• **PROBLEM STATEMENT**: While copying the entries exactly, leave out each picture they contain.

(Stored data entries)
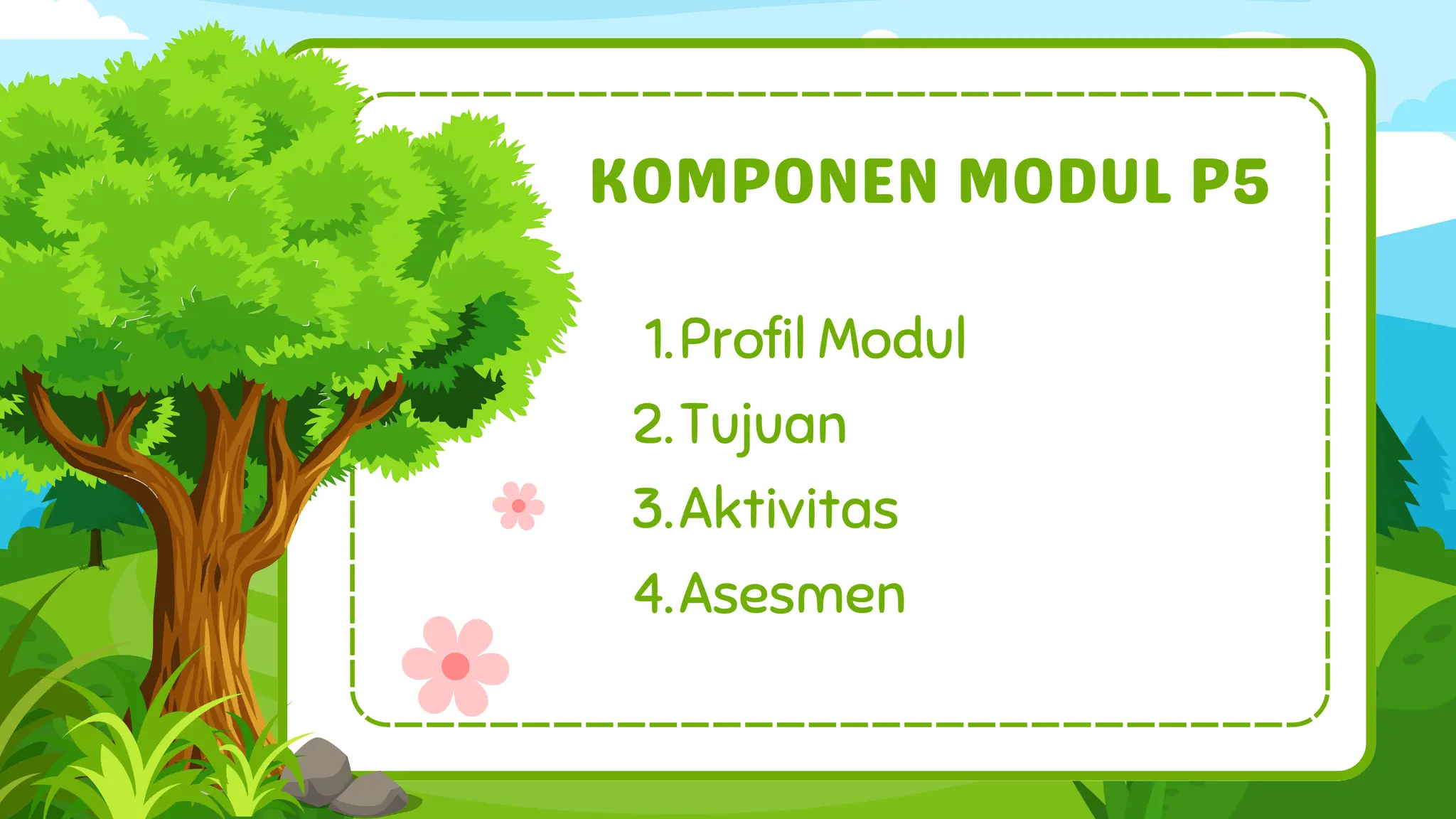 KOMPONEN MODUL P5

1. Profil Modul
2. Tujuan
3. Aktivitas
4. Asesmen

• **RESULT**:
 KOMPONEN MODUL P5

1. Profil Modul
2. Tujuan
3. Aktivitas
4. Asesmen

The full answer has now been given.